Research PaperProgressive gene dose-dependent disruption of the methamphetamine-sensitive circadian oscillator-driven rhythms in a knock-in mouse model of Huntington's disease

- Disruption of MASCO-driven rhythms occurs before disruption of the rest-activity rhythms controlled by the SCN is seen in Q175 mice.
- MASCO-driven rhythms are disrupted in Q175 mice in a gene dose- and age-dependent manner.
- 'Priming' of MASCO-driven rhythms in pre-symptomatic Q175 mice delays the disruption of MASCO output.
- Disruption in MASCO-driven rhythms could contribute to the circadian abnormalities and resulting behavioural disturbances in HD patients.

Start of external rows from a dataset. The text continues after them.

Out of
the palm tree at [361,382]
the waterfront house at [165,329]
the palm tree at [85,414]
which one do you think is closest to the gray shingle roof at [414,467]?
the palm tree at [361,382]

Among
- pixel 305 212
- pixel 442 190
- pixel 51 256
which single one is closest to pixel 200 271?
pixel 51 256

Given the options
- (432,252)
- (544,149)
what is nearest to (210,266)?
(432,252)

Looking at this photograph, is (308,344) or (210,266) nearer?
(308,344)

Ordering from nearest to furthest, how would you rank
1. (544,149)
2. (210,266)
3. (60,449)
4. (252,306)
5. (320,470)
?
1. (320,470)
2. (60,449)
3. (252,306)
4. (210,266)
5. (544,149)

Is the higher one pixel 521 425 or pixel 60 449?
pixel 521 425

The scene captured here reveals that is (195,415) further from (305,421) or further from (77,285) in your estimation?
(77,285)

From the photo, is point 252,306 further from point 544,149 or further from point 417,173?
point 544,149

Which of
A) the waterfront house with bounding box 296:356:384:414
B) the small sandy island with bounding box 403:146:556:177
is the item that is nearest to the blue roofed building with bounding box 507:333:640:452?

Huntington's disease (HD) is a progressive genetic neurodegenerative disorder characterised by motor and cognitive deficits, as well as sleep and circadian abnormalities. In the R6/2 mouse, a fragment model of HD, rest-activity rhythms controlled by the suprachiasmatic nucleus disintegrate completely by 4 months of age. Rhythms driven by a second circadian oscillator, the methamphetamine-sensitive circadian oscillator (MASCO), are disrupted even earlier, and cannot be induced after 2 months of age. Here, we studied the effect of the HD mutation on the expression of MASCO-driven rhythms in a more slowly developing, genetically relevant mouse model of HD, the Q175 'knock-in' mouse. We induced expression of MASCO output by administering low dose methamphetamine (0.005%) chronically via the drinking water. We measured locomotor activity in constant darkness in wild-type and Q175 mice at 2 (presymptomatic), 6 (early symptomatic), and 12 (symptomatic) months of age. At 2 months, all mice expressed MASCO-driven rhythms, regardless of genotype. At older ages, however, there was a progressive gene dose-dependent deficit in MASCO output in Q175 mice. At 6 months of age, these rhythms could be observed in only 45% of heterozygous and 15% of homozygous mice. By 1 year of age, 90% of homozygous mice had an impaired MASCO output. There was also an age-dependent disruption of MASCO output seen in wild-type mice. The fact that the progressive deficit in MASCO-driven rhythms in Q175 mice is HD gene dose-dependent suggests that, whatever its role in humans, abnormalities in MASCO output may contribute to the HD circadian phenotype.